#### Textauszug
__________________________________________________
# Maus geht nicht mehr!(maus von MEDION)



## Ischa4kow (20. November 2005)

Hi Leute,hab ein dringendes problem wozu ich gerne eine Antwort hätte da ich grad HILFLOS bin  ! Musste den ganze weg bis ins forum mit der tastatur ^^ weil meine maus eventuell spinnt . 

Meine maus ist von MEDION (vom derzeitigen ALDI-PC) und ich kann nix mehr mit der machen. War am Serious sam 2 zocken und plötzlich hing sich die maus auf....is ne funkmaus genauso wie die tastatur..jedenfalls hab ich schon alles versucht,das knöpfchen da unter der maus gedrückt und auch am receiver schon alles ausprobiert.... Aber NIX klappt!!! EINMAL hats geklappt und dann ging die maus wieder....aber nur so lang bis ich einmal geklickt hab .....   Könnt ihr mir helfen??? bitte so schnell wie möglich will noch was machen am PC


----------



## Nurgler (20. November 2005)

Ischa4kow am 20.11.2005 19:32 schrieb:
			
		

> Hi Leute,hab ein dringendes problem wozu ich gerne eine Antwort hätte da ich grad HILFLOS bin  ! Musste den ganze weg bis ins forum mit der tastatur ^^ weil meine maus eventuell spinnt .
> 
> Meine maus ist von MEDION (vom derzeitigen ALDI-PC) und ich kann nix mehr mit der machen. War am Serious sam 2 zocken und plötzlich hing sich die maus auf....is ne funkmaus genauso wie die tastatur..jedenfalls hab ich schon alles versucht,das knöpfchen da unter der maus gedrückt und auch am receiver schon alles ausprobiert.... Aber NIX klappt!!! EINMAL hats geklappt und dann ging die maus wieder....aber nur so lang bis ich einmal geklickt hab .....   Könnt ihr mir helfen??? bitte so schnell wie möglich will noch was machen am PC



Batterie alle?
__________________________________________________
#### Aufgaben
a. Kopiere aus dem Forenthread zur Medion-Maus die Stelle, die mit "## Ischa4kow (20." beginnt und bis einschließlich "Nurgler (20. November 2005)" reicht, ohne etwas zu verändern.
b. Fasse im Forenthread zur Medion-Maus den Absatz, der mit "Meine maus ist von MEDION" beginnt, als kurze Stichpunktliste zusammen und behalte dabei die wesentlichen Fakten bei.
__________________________________________________
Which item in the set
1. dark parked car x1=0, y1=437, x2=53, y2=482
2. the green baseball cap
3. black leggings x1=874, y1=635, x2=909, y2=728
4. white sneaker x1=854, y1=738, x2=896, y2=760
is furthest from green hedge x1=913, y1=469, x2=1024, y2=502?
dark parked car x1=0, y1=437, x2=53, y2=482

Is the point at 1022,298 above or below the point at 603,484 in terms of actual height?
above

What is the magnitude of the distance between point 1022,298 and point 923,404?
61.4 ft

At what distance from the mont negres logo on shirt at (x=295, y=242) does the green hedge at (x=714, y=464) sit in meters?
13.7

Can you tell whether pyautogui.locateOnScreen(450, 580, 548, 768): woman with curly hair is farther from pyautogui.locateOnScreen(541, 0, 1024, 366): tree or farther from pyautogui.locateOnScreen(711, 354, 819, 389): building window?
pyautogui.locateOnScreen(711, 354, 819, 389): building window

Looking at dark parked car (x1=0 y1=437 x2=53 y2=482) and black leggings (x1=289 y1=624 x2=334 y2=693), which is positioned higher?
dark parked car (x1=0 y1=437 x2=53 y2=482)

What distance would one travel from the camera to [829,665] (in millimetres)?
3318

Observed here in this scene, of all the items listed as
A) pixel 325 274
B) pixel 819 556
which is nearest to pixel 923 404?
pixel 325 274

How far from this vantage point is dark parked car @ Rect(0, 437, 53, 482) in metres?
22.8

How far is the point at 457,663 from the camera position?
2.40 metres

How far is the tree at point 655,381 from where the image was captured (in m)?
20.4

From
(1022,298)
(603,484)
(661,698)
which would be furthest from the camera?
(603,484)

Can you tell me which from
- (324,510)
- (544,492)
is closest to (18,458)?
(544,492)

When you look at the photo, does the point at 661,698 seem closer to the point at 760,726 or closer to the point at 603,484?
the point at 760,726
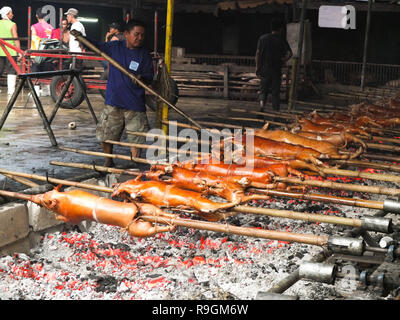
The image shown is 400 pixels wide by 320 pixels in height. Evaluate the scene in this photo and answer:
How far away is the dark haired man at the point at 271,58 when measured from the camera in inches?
488

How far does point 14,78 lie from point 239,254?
492 inches

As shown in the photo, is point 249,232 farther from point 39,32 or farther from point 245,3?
point 245,3

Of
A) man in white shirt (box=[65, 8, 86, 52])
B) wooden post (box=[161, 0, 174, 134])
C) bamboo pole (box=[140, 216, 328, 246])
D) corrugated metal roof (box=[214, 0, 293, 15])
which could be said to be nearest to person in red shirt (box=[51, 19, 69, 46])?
man in white shirt (box=[65, 8, 86, 52])

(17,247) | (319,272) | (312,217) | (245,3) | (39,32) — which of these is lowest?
(17,247)

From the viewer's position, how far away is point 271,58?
__________________________________________________
#### Lösungen
a.
## Ischa4kow (20. November 2005)

Hi Leute,hab ein dringendes problem wozu ich gerne eine Antwort hätte da ich grad HILFLOS bin  ! Musste den ganze weg bis ins forum mit der tastatur ^^ weil meine maus eventuell spinnt . 

Meine maus ist von MEDION (vom derzeitigen ALDI-PC) und ich kann nix mehr mit der machen. War am Serious sam 2 zocken und plötzlich hing sich die maus auf....is ne funkmaus genauso wie die tastatur..jedenfalls hab ich schon alles versucht,das knöpfchen da unter der maus gedrückt und auch am receiver schon alles ausprobiert.... Aber NIX klappt!!! EINMAL hats geklappt und dann ging die maus wieder....aber nur so lang bis ich einmal geklickt hab .....   Könnt ihr mir helfen??? bitte so schnell wie möglich will noch was machen am PC


----------



## Nurgler (20. November 2005)

b.
- Funkmaus von Medion (vom aktuellen Aldi-PC) reagiert nicht mehr
- Hat sich beim Spielen von Serious Sam 2 plötzlich aufgehängt
- Tastatur ist ebenfalls kabellos
- Knopf an der Unterseite gedrückt und am Receiver alles ausprobiert, ohne Erfolg
- Einmal kurz funktioniert, aber nur bis zum ersten Klick
- Bitte um möglichst schnelle Hilfe